`Ik heb last van mijn ge-nen', zegt Ot.
`Wat zijn dat?', vraagt Sien.
`Dat zijn klei-ne deel-tjes, die ik van mijn voor-ouders heb ge-kre-gen', zegt Ot.
Sien vraagt be-hoed-zaam: `Heb ik ook ge-nen ge-kre-gen?'
`Na-tuur-lijk', meesmuilt Ot.
Die Sien toch.
`Ie-de-reen heeft ge-nen!'
‘Maar mijn genen zijn vervuild', zegt Ot wijs.
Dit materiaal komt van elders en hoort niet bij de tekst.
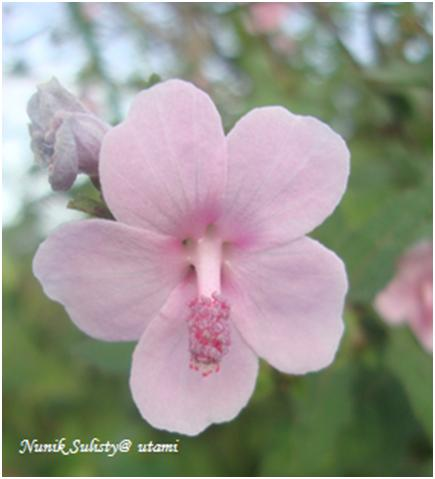 Bunga  Urena lobata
`Zijn die van mij ook vuil?', wil Sien we-ten.
Nu weet Ot niet zo goed wat hij moet zeg-gen.
Sien komt heel schoon o-ver.
Ot vraagt haar: `Heb jij nare ei-gen-schap-pen?'
Sien denkt na.
Haar maatje zegt al-tijd `lief kind' te-gen haar.
Baboe vindt haar een bra-ve meid.
Dan weet ze het.
`Ik heb plat-voe-ten!', roept ze uit.
Ot haalt zijn schou-ders op.
`Da's niks erg', zegt hij.
`Ik ben een ver-gaar-bak van el-len-de die niet in mijn ge-ne-ra-tie thuis-hoort!'
Ot gaat stamp-voe-ten.
`Ik wil geen ver-vuil-de ge-nen!', roept hij.
`Je lijkt je vader wel', zegt Sien.
Dan heeft Sien een idee.
`We gaan ons ba-den in den ri-vier!'
`Alle ge-nen spoe-len weg!'
En daar hup-pelt Sien al rich-ting ri-vier.
Ot zucht.
En gaat haar mok-kend ach-ter-na.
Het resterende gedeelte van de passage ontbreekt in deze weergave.